As a footnote, if you had two indexes, one on users(imtype), and the other on users(imtype,robotno), and your query was on where imtype = '0', either index would make your query fast, but MySQL would probably select users(imtype) simply because it's more compact and fewer blocks would need to be read from it.
I'm being very simplistic here. Early database systems would just look at imtype's datatype and make a very rough guess at the selectivity of your query, but people very quickly realized that giving the query planner interesting facts like the total size of the table, the number of ditinct values in each column, etc. would enable it to make much smarter decisions. For instance if you had a users table where imtype was only every '0' or '1', the query planner might choose the index, since in that case the where imtype != '0' is more selective.
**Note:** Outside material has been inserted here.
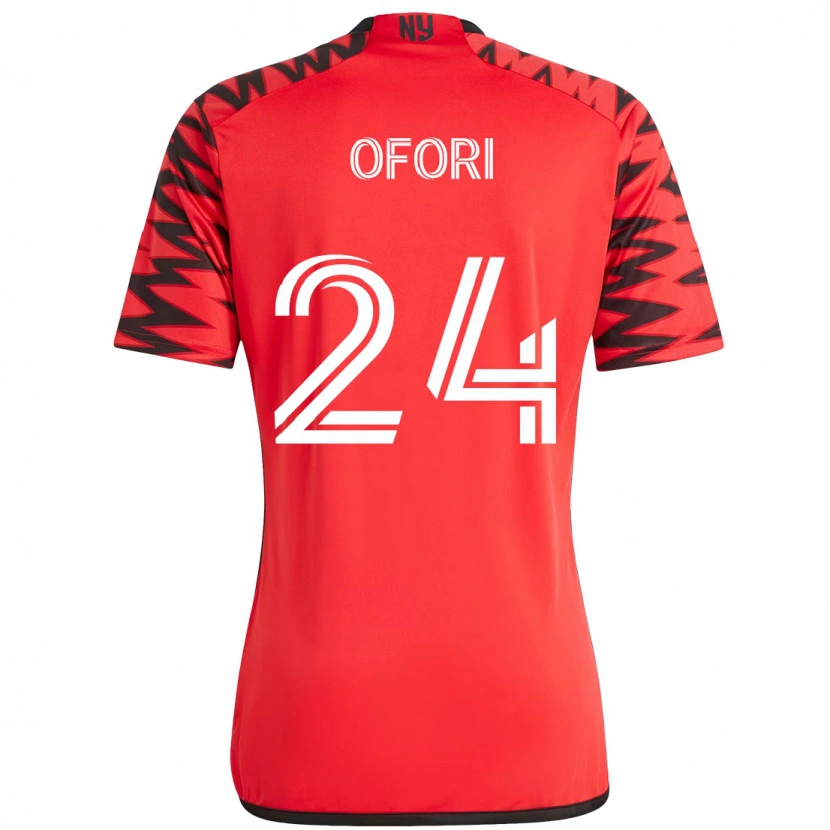 Danxen Dames Curtis Ofori #24 Rood Zwart Thuisshirt Thuistenue 2025/26 T-Shirt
Take a look at the MySQL UPDATE STATISTICS statement and you'll see that its query planner must be sophisticated. For that reason I'd hesitate a great deal before using the FORCE statement to dictate a query plan to it. Instead, use UPDATE STATISTICS to give the query planner improved information to base its decisions on.
Your index is over users(imtype,robotno). In order to use this index, either imtype or imtype and robotno must be used to qualify the rows. You are just using robotno in your query, thus it can't use this index.